Lightweight Image Super-Resolution with Adaptive Weighted Learning Network (1904.02358v1)

Abstract: Deep learning has been successfully applied to the single-image super-resolution (SISR) task with great performance in recent years. However, most convolutional neural network based SR models require heavy computation, which limit their real-world applications. In this work, a lightweight SR network, named Adaptive Weighted Super-Resolution Network (AWSRN), is proposed for SISR to address this issue. A novel local fusion block (LFB) is designed in AWSRN for efficient residual learning, which consists of stacked adaptive weighted residual units (AWRU) and a local residual fusion unit (LRFU). Moreover, an adaptive weighted multi-scale (AWMS) module is proposed to make full use of features in reconstruction layer. AWMS consists of several different scale convolutions, and the redundancy scale branch can be removed according to the contribution of adaptive weights in AWMS for lightweight network. The experimental results on the commonly used datasets show that the proposed lightweight AWSRN achieves superior performance on x2, x3, x4, and x8 scale factors to state-of-the-art methods with similar parameters and computational overhead. Code is avaliable at: https://github.com/ChaofWang/AWSRN

Lightweight Image Super-Resolution with Adaptive Weighted Learning Network

The paper "Lightweight Image Super-Resolution with Adaptive Weighted Learning Network" introduces the Adaptive Weighted Super-Resolution Network (AWSRN) aimed at enhancing single-image super-resolution (SISR) performance while maintaining computational efficiency. The authors identify the prevalent challenge in convolutional neural network (CNN) based super-resolution models, which is the computational burden that restricts their applicability in real-world scenarios.

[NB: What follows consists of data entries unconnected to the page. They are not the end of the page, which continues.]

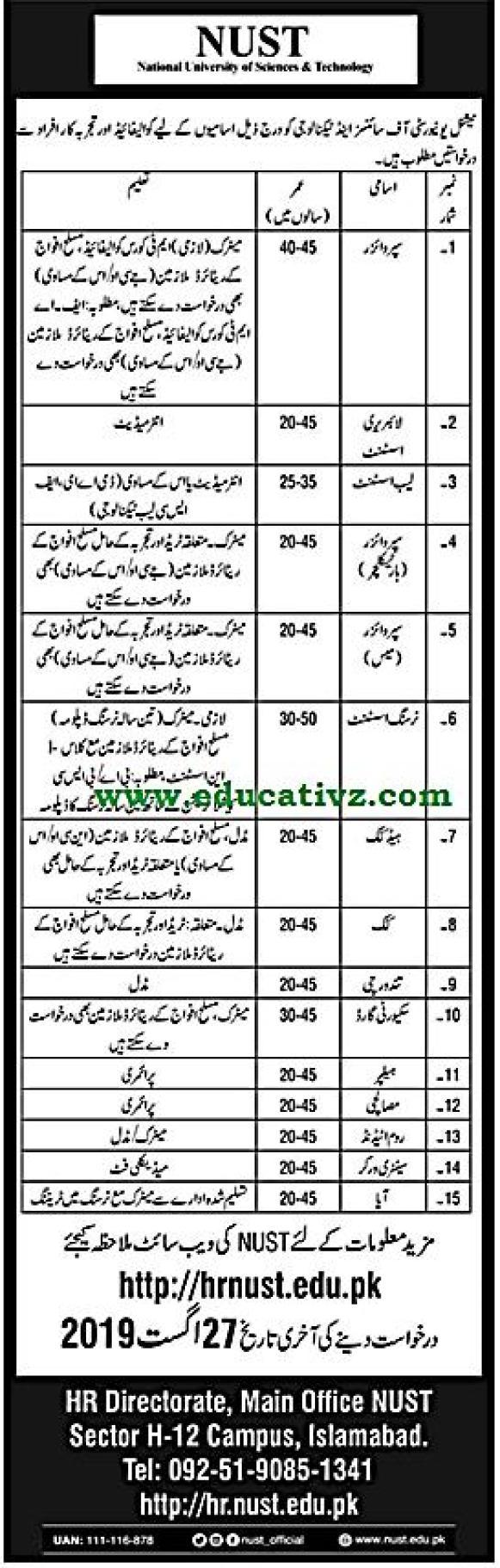NUST University Jobs 2019 Islamabad - Educational Learning Point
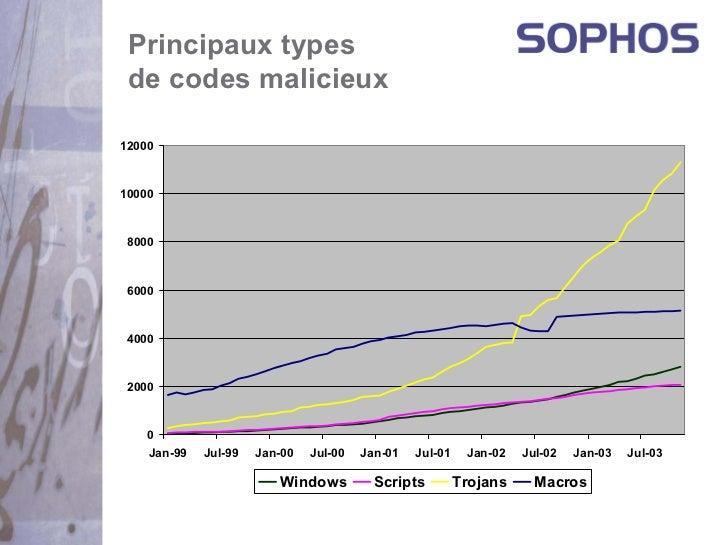 Principaux types de codes malicieux1200010000 8000 6000 4000 2000    0    Jan-99   Jul-99   Jan-00   Jul-00   Jan-01   Jul...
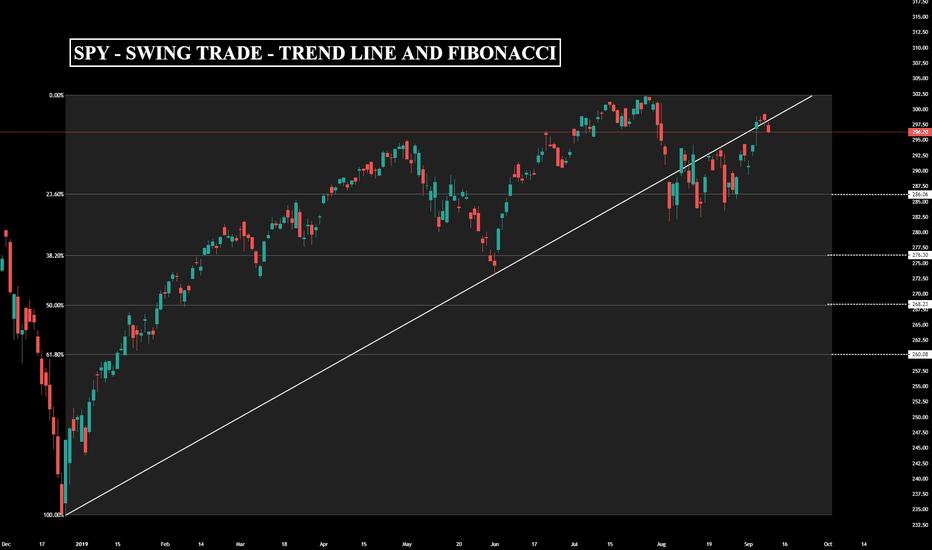 SPY Stock Price and Chart — AMEX:SPY — TradingView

Methodology and Network Design

AWSRN forms the foundation of the proposed method, integrating novel components such as the Adaptive Weighted Residual Unit (AWRU) and the Adaptive Weighted Multi-Scale (AWMS) module. The local fusion block (LFB) employs a combination of AWRUs and a local residual fusion unit (LRFU) to facilitate robust residual learning. Notably, the AWMS module leverages multiple scale convolutions, allowing the network to efficiently utilize feature information during image reconstruction. This approach contrasts with traditional single-scale reconstruction layers that might underutilize available data, thereby enhancing the trade-off between computation and reconstruction quality.

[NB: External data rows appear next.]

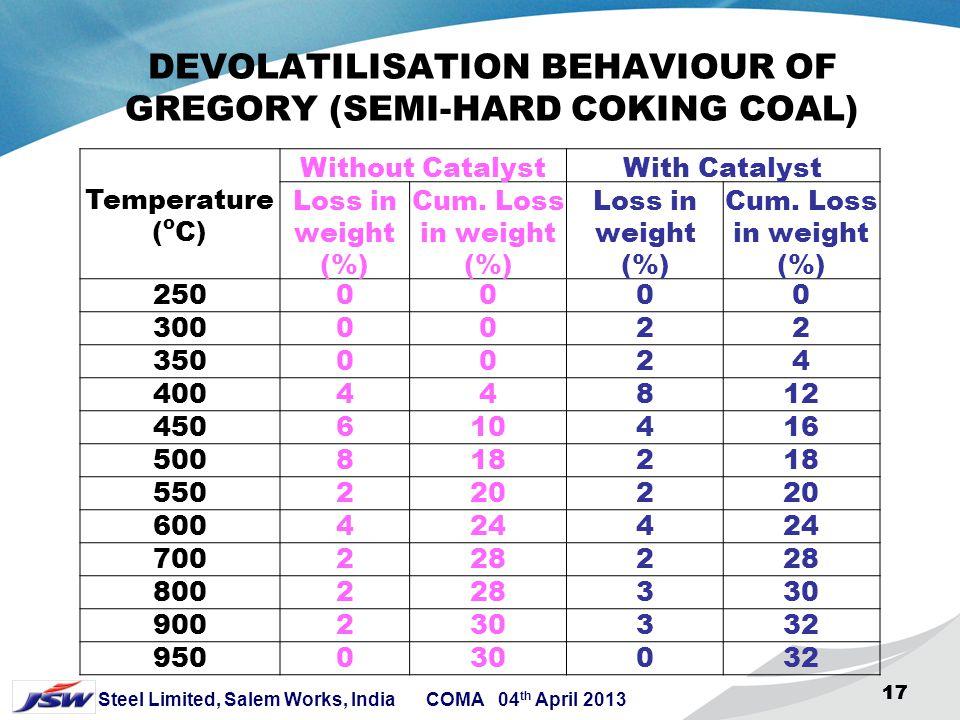 16 Steel Limited, Salem Works, India COMA 04 th April 2013 16 QUANTUM OF DEVOLATILISATION CURVE OF CHIPANGA MOZAMBIQUE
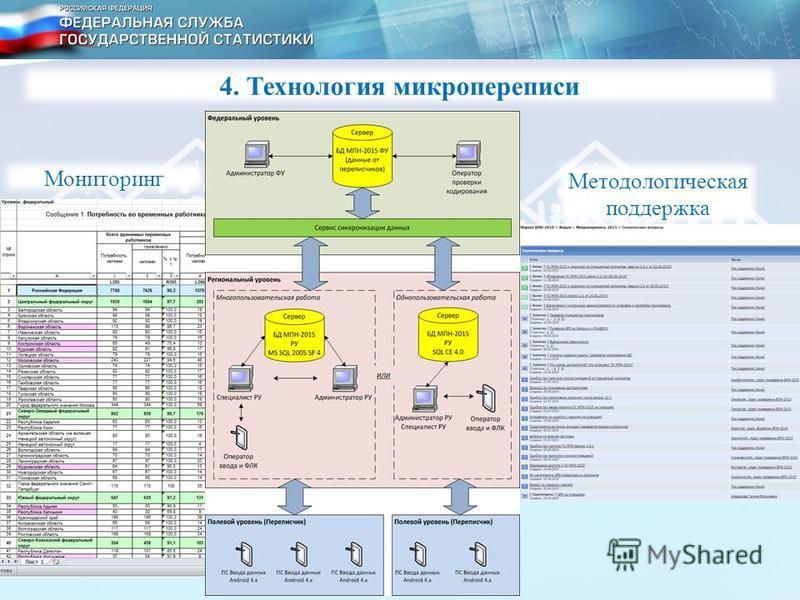 Мониторинг Методологическая поддержка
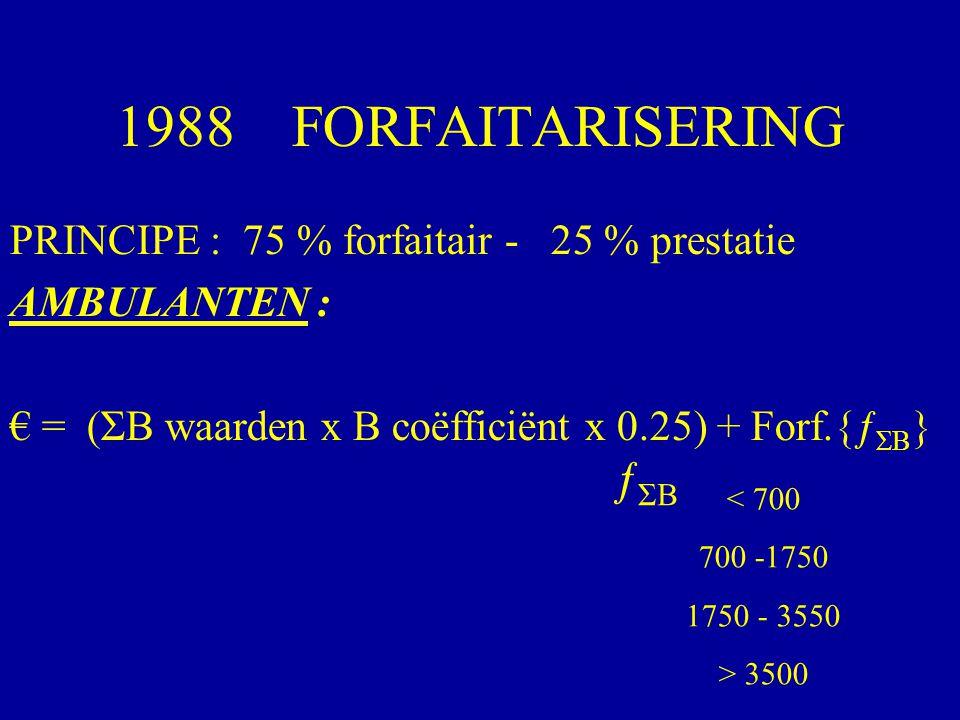 1988 FORFAITARISERING PRINCIPE : 75 % forfaitair - 25 % prestatie AMBULANTEN : € = (ΣB waarden x B coëfficiënt x 0.25) + Forf.{ƒ ΣB } < 700 700 -1750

Performance and Experimental Results

The empirical evaluation of AWSRN indicates superior performance across various scale factors (×2, ×3, ×4, and ×8) on standard benchmark datasets, namely Set5, Set14, B100, Urban100, and Manga109. The proposed network achieves a competitive advantage over state-of-the-art methods by balancing the quality of the reconstructed images and the computational resources required. Specifically, the AWSRN-S, AWSRN-SD, AWSRN-M, and AWSRN configurations exhibit remarkable PSNR and SSIM scores with lower parameter counts and Muti-Adds compared to existing models such as CARN and MSRN.

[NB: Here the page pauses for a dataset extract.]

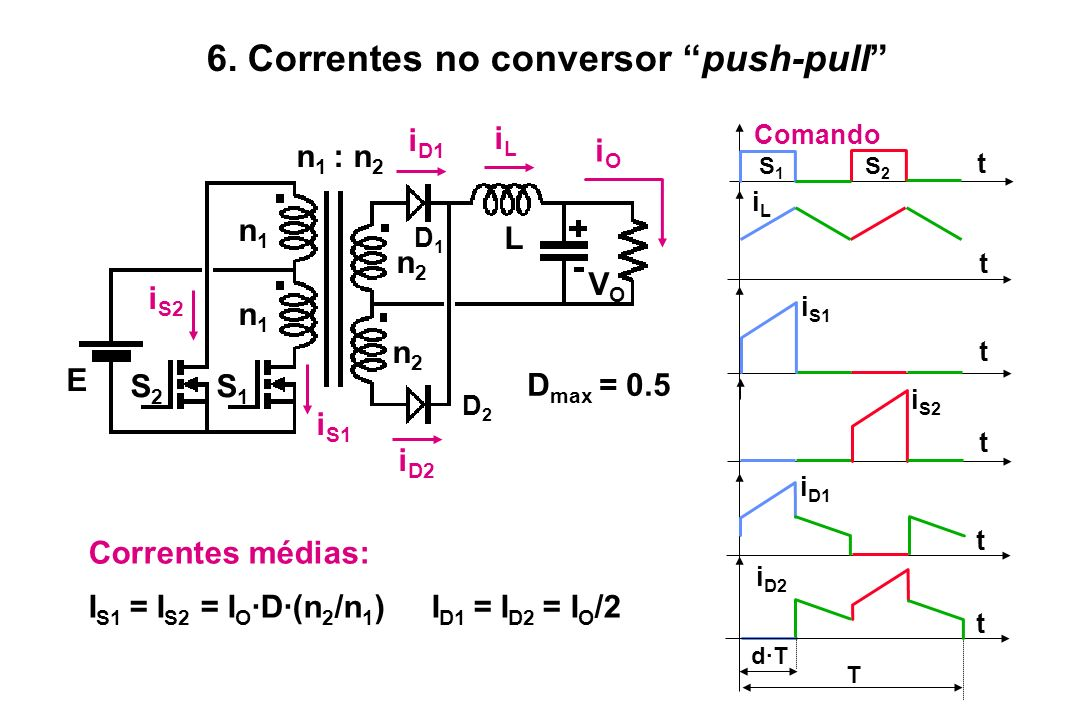 6. Correntes no conversor push-pull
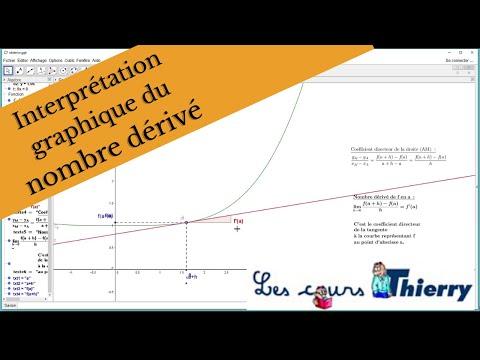 Interprétation graphique du nombre dérivé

Technical Contributions and Implications

1. Adaptive Weighted Learning Mechanism: The introduction of AWRU and AWMS modules signifies a methodological advancement in adaptive feature learning, enabling the network to assign resource allocation dynamically based on feature importance. This adaptive mechanism circumvents the pitfalls of conventional residual scaling methods.
2. Efficient Residual Learning: LFB exemplifies a more integrated approach to residual learning, facilitating improved information flow across various network layers, which minimizes the risk of gradient explosion in deeper layers.
3. Practical Efficiency: The network's design prioritizes lightweight adaptability, making the AWSRN an appealing choice for applications requiring real-time processing efficiency without sacrificing the quality of super-resolution tasks.

Future Outlook

This paper hints at the potential of employing adaptive mechanisms and multi-scale fusion in broader contexts within computer vision. Future research might explore the integration of AWSRN with reinforcement learning paradigms for enhanced decision-making in resource-constrained environments. Additionally, the application of AWSRN principles to other domains such as video super-resolution could further delineate the capabilities and limitations of adaptive weighted learning networks.

Overall, AWSRN introduces a promising direction in the design of lightweight yet highly effective super-resolution networks, suggesting that incremental architectural innovations can substantively impact the efficiency and applicability of deep learning models in real-world settings.